Reduction in Backup Tool Requirements: Risks vs. Benefits, a Probability Analysis

2021 ◽  
pp. 1-14
Author(s):  
Steven Johannesen ◽  
Thomas Lagarigue ◽  
Gordon Shearer ◽  
Karen Owen ◽  
Grant Wood ◽  
...  

Summary A review of the use of measurement while drilling (MWD), logging while drilling (LWD), and directional drilling (DD) tools mobilized to offshore drilling units in the North Sea highlighted an opportunity to lower operational cost for the operator and reduce capital used for the oilfield services company. An objective was set to develop a risk-based probability model that would assess the positive and negative financial impacts of reducing, or perhaps entirely removing, backup tools in this historically risk-averse basin. The scope of the initial analysis was a drilling campaign on a single rig contracted by the operator (Rig A). This analysis was then extended to review scenarios in which several operations in close proximity would share backup tools. The last 3 years of MWD/LWD/DD tool reliability data from North Sea operations, recorded by the oilfield services company, were used as an input. To assess the probability of failure, a binomial model was developed to create a binomial distribution for each tool to calculate the probability of having zero to X failures for a selected tool or bottomhole assembly (BHA) for a given number of runs. Three binomial models were developed to study the effect of “easy,” “moderate,” and “challenging” drilling environments on tool reliability. A financial risk model was designed to balance the probability-weighted cost of failure for the operator against the lower costs resulting from reduced tool provision by the oilfield services company.
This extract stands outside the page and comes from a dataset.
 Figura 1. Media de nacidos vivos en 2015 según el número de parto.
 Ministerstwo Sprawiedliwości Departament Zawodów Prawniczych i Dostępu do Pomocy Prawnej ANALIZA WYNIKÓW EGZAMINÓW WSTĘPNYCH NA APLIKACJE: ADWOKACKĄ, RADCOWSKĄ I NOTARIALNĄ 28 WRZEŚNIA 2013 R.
To better estimate risks and financial impacts on the project, a sensitivity analysis was performed on the financial risk model using the three binomial models. As a result of the analysis, it was demonstrated that recent improvements in tool reliability support a reduction in the provision of backup MWD/LWD/DD drilling tools for the majority of North Sea drilling scenarios.

2021 ◽  
Author(s):  
Steven Johannesen ◽  
Thomas Lagarigue ◽  
Gordon Shearer ◽  
Karen Owen ◽  
Grant Wood ◽  
...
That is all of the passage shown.